_WORK INSTRUCTIONS_:
1. In the concurring opinion on press access to court records, which earlier opinion does the justice withdraw?
2. Write the next part of the concurring opinion on press access to court records, starting after its last sentence.

_DOCUMENT EXCERPT_:

****

Court Opinion

ID: 9777776
Source: CourtListenerOpinion
Date Created: 2023-08-29 20:24:10.363183+00
Date Added: 2024-06-11T07:33:01.615085
License: Public Domain

WHITHAM, Justice,
concurring.
The case is before us en banc on motion for rehearing. I withdraw my concurring opinion of March 4, 1986. The following is now my concurring opinion.
I join in the majority’s opinion. In doing so, I am influenced by a sentence contained in the Supreme Court’s opinion in Seattle Times Co. v. Rhinehart, 467 U.S. 20, 104 S.Ct. 2199, 2207-08, 81 L.Ed.2d 17 (1984) in footnote nineteen. There the court states that “[tjhus, to the extent that courthouse records could serve as a source of public information, access to that source customarily is subject to the control of the trial court.” Admittedly, Rhinehart involved first amendment rights to disseminate, in advance of trial, information gained through the pretrial discovery process. Nevertheless, the Supreme Court’s broad reference in the above-quoted sentence to “courthouse records” in a first amendment context must mean something. Otherwise, the Supreme Court would not have expanded the subject matter of “discovery” to the more broad scope of “courthouse records” in footnote nineteen. Therefore, I interpret the above-quoted sentence from Rhinehart to cover the orders, opinion and nondiscovery pleadings sought by the Times Herald in the present ease. Thus, the present case involves an alleged First Amendment right of the press to access to courthouse records under the control of a trial court. Therefore, in the context of the present case, I read the above-quoted sentence from Rhinehart to mean that trial court control of courthouse records does not violate First Amendment rights of the press. The right to speak and publish does not carry with it the unrestrained right to gather information. Rhinehart, 104 S.Ct. at 2207 (quoting Zemel v. Rusk, 381 U.S. 1, 16-17, 85 S.Ct. 1271, 1280-81, 14 L.Ed.2d 179 (1965)). Moreover, in my view, the Times Herald has shown no valid reason for this court to interfere with the trial court’s control over its records.

****

_PROVIDED DATA_:

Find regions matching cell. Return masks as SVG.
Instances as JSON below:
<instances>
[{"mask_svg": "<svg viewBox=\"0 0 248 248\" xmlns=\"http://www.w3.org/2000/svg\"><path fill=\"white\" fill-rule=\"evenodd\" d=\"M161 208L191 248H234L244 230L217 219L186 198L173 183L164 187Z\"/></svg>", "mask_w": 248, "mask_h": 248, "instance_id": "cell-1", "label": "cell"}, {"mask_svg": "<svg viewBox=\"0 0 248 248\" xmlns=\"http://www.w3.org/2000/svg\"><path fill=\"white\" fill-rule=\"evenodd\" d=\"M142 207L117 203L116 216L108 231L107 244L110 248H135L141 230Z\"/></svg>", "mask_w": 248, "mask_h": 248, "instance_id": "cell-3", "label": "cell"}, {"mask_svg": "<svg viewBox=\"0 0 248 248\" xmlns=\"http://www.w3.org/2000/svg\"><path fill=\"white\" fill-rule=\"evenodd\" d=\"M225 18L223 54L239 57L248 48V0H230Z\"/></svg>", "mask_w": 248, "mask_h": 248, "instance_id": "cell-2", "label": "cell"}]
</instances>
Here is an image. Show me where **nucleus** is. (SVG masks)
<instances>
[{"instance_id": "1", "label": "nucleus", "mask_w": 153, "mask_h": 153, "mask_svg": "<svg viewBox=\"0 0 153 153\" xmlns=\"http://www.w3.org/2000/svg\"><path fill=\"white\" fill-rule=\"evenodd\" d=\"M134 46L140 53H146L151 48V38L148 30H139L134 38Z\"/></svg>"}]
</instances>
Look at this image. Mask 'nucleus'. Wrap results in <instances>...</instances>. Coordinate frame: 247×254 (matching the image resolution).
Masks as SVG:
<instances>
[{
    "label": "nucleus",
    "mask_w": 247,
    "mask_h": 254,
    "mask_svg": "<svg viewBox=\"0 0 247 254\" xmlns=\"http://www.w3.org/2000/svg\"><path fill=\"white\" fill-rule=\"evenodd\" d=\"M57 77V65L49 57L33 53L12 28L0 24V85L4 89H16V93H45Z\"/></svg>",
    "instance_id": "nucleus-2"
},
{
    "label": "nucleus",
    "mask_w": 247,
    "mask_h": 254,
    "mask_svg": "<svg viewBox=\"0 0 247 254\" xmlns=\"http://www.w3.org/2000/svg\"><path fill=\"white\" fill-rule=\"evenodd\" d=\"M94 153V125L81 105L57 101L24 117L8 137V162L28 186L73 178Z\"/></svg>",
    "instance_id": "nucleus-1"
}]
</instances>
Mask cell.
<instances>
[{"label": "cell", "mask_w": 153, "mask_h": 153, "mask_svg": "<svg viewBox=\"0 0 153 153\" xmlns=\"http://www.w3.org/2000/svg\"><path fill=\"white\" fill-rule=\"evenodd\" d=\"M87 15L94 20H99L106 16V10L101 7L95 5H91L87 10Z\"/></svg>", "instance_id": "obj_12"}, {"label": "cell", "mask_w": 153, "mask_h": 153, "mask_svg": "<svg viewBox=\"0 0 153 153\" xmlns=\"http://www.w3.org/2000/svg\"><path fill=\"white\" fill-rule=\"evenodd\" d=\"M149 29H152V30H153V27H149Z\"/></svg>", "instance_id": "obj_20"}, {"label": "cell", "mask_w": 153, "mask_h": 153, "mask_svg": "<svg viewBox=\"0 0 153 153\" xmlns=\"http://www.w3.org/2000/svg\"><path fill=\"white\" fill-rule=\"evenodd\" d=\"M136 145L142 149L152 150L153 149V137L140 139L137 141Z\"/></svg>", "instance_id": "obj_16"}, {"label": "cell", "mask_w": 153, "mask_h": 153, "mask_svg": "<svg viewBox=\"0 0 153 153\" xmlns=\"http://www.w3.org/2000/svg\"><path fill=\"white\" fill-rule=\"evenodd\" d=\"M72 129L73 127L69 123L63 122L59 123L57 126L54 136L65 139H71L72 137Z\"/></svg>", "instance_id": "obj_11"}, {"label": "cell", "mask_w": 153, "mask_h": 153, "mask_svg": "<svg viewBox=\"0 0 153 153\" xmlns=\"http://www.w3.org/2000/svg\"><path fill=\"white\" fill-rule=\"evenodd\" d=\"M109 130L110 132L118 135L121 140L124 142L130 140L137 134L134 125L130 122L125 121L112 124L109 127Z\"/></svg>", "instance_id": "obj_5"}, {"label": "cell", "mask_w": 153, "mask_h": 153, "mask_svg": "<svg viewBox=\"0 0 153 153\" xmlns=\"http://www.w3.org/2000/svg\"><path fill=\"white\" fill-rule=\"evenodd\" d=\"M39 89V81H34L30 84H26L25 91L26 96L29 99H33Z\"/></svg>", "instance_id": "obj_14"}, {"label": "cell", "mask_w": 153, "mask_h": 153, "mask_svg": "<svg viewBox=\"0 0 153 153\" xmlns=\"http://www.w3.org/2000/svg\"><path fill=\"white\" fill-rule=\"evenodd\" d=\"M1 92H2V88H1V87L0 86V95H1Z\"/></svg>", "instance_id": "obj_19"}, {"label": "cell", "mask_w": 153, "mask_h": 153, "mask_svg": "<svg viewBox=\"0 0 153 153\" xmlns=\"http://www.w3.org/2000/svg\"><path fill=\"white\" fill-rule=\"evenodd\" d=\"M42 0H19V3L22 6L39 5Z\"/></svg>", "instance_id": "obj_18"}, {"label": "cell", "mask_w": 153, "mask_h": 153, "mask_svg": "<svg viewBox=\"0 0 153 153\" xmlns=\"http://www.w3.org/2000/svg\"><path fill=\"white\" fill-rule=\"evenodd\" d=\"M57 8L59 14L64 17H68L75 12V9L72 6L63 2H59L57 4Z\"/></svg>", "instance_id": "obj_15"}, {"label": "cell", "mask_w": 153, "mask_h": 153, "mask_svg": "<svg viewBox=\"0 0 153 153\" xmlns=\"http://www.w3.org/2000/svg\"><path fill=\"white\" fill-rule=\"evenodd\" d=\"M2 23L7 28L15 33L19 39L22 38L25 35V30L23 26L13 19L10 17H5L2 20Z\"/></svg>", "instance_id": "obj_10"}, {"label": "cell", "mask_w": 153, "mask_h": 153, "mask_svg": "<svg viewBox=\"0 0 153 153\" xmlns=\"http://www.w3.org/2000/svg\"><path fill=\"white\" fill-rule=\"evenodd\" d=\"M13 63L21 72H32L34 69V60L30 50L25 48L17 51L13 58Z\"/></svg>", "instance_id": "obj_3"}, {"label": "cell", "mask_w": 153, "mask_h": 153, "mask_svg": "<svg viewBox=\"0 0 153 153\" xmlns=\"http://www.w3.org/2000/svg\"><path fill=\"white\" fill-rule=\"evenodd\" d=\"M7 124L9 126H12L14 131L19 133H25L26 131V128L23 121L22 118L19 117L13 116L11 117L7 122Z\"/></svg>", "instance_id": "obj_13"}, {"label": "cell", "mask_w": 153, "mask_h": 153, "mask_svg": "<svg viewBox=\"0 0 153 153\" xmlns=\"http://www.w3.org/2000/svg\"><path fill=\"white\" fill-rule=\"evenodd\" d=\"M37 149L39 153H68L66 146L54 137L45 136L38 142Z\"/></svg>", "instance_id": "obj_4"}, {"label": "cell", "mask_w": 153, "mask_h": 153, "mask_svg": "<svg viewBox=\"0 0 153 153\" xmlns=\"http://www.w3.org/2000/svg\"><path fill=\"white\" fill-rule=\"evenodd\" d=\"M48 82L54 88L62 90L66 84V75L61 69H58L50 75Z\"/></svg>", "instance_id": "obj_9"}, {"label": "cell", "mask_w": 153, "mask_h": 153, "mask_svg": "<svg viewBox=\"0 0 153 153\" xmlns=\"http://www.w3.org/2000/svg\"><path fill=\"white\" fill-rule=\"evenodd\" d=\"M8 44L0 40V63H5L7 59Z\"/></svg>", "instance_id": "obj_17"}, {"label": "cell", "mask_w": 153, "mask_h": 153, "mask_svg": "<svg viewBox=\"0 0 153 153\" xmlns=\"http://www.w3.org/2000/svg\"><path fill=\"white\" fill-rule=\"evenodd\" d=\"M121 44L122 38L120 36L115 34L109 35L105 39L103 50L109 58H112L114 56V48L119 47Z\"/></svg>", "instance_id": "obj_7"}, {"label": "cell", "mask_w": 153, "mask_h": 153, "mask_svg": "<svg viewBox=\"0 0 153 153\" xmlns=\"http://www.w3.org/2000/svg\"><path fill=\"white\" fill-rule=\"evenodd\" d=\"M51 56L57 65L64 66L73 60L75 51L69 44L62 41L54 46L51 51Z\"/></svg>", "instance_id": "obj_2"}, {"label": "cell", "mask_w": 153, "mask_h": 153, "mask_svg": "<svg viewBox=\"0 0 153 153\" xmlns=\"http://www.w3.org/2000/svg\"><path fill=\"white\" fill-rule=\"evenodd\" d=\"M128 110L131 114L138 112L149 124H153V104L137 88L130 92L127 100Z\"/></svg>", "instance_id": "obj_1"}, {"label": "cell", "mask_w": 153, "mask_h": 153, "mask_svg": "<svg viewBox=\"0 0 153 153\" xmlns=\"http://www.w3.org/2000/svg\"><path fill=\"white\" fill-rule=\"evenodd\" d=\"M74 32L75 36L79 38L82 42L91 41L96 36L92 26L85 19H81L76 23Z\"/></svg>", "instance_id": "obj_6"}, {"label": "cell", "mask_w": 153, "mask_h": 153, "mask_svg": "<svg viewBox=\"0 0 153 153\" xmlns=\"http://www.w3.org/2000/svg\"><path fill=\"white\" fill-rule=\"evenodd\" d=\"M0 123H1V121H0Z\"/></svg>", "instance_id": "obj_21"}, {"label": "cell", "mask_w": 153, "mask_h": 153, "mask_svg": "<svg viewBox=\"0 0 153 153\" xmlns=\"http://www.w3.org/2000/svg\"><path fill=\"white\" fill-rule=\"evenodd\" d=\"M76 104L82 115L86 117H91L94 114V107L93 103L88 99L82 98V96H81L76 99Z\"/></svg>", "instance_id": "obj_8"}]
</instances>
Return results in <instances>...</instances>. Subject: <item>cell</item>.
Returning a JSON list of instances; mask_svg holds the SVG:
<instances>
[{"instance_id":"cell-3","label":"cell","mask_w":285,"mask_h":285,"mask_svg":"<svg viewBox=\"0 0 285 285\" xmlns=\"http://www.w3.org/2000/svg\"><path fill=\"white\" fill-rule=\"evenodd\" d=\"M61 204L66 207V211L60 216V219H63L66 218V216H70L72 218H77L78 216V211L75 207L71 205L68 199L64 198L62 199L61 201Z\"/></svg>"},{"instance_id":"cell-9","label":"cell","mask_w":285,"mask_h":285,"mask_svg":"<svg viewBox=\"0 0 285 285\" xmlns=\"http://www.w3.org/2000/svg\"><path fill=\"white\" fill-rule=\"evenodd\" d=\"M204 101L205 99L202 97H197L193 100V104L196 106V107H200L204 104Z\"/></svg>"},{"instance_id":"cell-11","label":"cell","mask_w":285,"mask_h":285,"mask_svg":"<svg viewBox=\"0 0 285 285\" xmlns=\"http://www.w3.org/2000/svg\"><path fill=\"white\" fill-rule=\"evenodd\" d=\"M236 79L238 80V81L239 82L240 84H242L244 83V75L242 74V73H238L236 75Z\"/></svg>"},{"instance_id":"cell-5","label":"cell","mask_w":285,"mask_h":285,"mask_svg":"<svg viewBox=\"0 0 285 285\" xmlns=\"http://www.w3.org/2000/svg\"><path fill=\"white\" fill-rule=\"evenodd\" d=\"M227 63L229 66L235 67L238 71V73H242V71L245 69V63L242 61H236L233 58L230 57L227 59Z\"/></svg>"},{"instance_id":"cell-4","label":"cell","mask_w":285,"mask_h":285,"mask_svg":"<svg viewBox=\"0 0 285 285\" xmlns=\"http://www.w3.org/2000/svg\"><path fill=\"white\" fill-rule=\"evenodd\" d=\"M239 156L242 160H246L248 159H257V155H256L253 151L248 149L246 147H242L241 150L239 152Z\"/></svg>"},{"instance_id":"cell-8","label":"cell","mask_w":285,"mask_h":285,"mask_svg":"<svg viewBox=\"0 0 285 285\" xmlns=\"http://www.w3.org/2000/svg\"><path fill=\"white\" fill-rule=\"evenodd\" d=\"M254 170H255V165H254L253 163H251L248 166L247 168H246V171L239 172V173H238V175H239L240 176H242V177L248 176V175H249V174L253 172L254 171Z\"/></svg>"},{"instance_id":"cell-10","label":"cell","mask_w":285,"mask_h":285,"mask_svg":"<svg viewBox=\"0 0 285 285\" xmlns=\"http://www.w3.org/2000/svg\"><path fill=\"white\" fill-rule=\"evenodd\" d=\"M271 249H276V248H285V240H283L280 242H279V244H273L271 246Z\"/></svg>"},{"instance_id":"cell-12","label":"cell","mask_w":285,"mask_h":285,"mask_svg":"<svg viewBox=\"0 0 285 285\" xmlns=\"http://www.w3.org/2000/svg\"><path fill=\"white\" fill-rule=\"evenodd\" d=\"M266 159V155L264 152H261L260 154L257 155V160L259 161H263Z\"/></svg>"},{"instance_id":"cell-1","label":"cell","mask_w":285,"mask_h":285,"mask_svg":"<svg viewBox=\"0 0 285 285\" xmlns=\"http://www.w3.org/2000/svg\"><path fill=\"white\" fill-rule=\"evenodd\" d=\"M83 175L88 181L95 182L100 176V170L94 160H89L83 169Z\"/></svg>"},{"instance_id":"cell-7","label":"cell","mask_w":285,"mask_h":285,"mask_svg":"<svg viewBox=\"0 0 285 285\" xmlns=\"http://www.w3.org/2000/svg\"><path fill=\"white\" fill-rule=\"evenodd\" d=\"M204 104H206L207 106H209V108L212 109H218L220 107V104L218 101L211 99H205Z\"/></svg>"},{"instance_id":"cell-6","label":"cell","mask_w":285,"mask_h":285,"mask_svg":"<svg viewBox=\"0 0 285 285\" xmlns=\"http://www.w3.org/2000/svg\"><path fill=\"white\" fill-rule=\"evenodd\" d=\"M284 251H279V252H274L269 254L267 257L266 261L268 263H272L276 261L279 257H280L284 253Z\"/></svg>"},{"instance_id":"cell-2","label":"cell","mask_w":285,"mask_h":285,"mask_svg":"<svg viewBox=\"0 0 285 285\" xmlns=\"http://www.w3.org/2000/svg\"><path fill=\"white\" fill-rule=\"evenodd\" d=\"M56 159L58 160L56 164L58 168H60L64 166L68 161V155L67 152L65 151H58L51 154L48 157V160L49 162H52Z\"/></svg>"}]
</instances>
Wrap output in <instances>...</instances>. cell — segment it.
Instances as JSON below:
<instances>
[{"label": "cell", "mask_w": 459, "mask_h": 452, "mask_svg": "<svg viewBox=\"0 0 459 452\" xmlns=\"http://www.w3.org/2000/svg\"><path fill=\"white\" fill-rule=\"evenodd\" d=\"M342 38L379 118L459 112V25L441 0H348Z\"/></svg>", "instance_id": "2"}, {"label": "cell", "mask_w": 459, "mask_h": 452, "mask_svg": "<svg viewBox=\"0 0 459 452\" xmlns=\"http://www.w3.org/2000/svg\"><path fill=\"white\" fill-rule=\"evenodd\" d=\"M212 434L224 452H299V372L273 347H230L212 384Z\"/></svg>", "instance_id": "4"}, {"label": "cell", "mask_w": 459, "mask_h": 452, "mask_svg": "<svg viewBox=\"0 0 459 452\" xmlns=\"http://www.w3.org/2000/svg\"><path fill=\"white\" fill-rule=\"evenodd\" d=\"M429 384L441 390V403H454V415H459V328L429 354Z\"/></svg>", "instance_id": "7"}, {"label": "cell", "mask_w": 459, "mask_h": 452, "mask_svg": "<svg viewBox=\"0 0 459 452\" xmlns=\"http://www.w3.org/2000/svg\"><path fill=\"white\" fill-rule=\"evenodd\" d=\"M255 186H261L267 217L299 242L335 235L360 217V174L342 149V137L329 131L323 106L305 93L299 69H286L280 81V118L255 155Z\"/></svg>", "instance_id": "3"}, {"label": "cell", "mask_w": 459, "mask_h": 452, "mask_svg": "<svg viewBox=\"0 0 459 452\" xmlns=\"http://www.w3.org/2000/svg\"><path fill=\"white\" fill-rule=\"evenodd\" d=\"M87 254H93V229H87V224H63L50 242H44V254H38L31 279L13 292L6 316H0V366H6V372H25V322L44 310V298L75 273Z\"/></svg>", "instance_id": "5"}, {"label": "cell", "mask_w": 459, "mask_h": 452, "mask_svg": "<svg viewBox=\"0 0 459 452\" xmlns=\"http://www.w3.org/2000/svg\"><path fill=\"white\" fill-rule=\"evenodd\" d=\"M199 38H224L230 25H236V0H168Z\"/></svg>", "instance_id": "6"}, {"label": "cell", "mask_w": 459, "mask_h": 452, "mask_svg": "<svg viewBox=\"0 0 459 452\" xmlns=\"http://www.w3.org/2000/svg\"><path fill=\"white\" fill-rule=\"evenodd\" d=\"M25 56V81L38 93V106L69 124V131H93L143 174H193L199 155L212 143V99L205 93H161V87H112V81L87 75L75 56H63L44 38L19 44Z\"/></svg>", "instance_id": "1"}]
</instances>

****

_ANSWERS BY TASK_:
1. The justice withdraws the concurring opinion of March 4, 1986.

2.
I am also influenced to join in the majority opinion by the Supreme Court’s approach to the question before it in Rhine-hart:
In addressing that question it is necessary to consider whether the “practice in question [furthers] an important or substantial governmental interest unrelated to the suppression of expression” and whether “the limitation of First Amendment freedoms [is] no greater than is necessary or essential to the protection of the particular governmental interest involved.”
Rhinehart, 104 S.Ct. at 2207. In my view, the trial court’s sealing order furthers an important and substantial governmental interest of the State of Texas; i.e., to encourage and facilitate the settlement of lawsuits pending in its courts. Furthermore, this important and substantial interest of the State is unrelated to the suppression of expression. To my mind, the State’s interest in encouraging and facilitating settlement of lawsuits pending in its courts stands unconnected to the suppression of expression. Obliging settlement of a lawsuit before trial on the merits is one thing. Hanging a newspaper editor for story content is another. Moreover, the limitation imposed by the trial court’s sealing order is no greater than is necessary or essential to the protection of the State’s interest in encouraging and facilitating the settlement of lawsuits pending in its courts. All the trial court did was accommodate an agreement of the parties to a lawsuit who wished to settle their dispute before trial on the merits. By so doing, the trial court did no more than encourage and facilitate the settlement of a lawsuit pending in a court of the State of Texas. The trial court did not order the Times Herald to cease gathering information about the lawsuit or about a certain judge for purposes of reelection evaluation. The trial court did not order the Times Herald never to publish information about the lawsuit or about a certain judge for purposes of re-election evaluation. On balance, therefore, I must conclude that the asserted First Amendment right of the Times Herald to the orders, opinion and non-discovery pleadings *942sought by the Times Herald must yield to a legitimate interest of the State of Texas which is unrelated to the suppression of expression and which is advanced within permissible limits.
Therefore, I agree with the majority that the common law right of access must bow to the sound discretion of the trial court and that neither the state nor the federal constitution affords the Times Herald a right of access to the “courthouse records” sought.